◆ DÉFI ◆
Présentez toutes les lignes des entrées ci-dessous sous forme de liste numérotée, en omettant les lignes vides.

◆ DONNÉES FOURNIES ◆
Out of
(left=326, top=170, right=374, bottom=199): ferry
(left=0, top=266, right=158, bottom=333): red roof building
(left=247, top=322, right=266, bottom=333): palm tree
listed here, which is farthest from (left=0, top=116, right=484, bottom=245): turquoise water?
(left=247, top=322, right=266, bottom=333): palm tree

◆ SOLUTION DE L'EXERCICE ◆
1. Out of
2. (left=326, top=170, right=374, bottom=199): ferry
3. (left=0, top=266, right=158, bottom=333): red roof building
4. (left=247, top=322, right=266, bottom=333): palm tree
5. listed here, which is farthest from (left=0, top=116, right=484, bottom=245): turquoise water?
6. (left=247, top=322, right=266, bottom=333): palm tree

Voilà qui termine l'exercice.